И все это место теперь в запустении. Джек Мейсон хоть и купил его, но, похоже, совсем не посещает. Рон позвонил Джеку прошлой ночью, чтобы узнать, сможет ли он дать им ключи, но тот не ответил. Может, он уже жалеет, что рассказал Рону и Виктору о теле? Он не сообщил имени сообщника, но тем не менее оказался в опасной близости к разоблачению. Рон понимает, что это не случилось бы само по себе.
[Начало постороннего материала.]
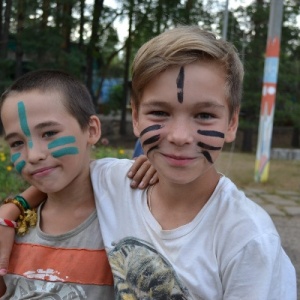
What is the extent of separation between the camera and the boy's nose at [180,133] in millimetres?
1294

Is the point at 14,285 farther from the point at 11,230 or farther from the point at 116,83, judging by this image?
the point at 116,83

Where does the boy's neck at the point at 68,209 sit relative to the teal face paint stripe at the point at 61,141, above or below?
below

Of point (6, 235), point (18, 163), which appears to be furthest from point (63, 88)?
point (6, 235)

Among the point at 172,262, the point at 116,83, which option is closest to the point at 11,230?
the point at 172,262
И если они действительно что-нибудь откопают, чем это станет для Джека?
Два констебля с усилием открывают ворота, проталкивая их по груде скопившейся почты. «Зачем сюда до сих пор возят почту?» – задумывается Джойс. Разве одного взгляда на этот дом, – который явно заброшен и медленно срастается с природой, – не хватит, чтобы отказаться доставлять сюда рекламу пиццы? Джойс видит на вершине почтовой кучи несколько выпусков журнала «Национальный фонд». Она начинает думать, что ей могла бы понравиться Хизер Гарбатт.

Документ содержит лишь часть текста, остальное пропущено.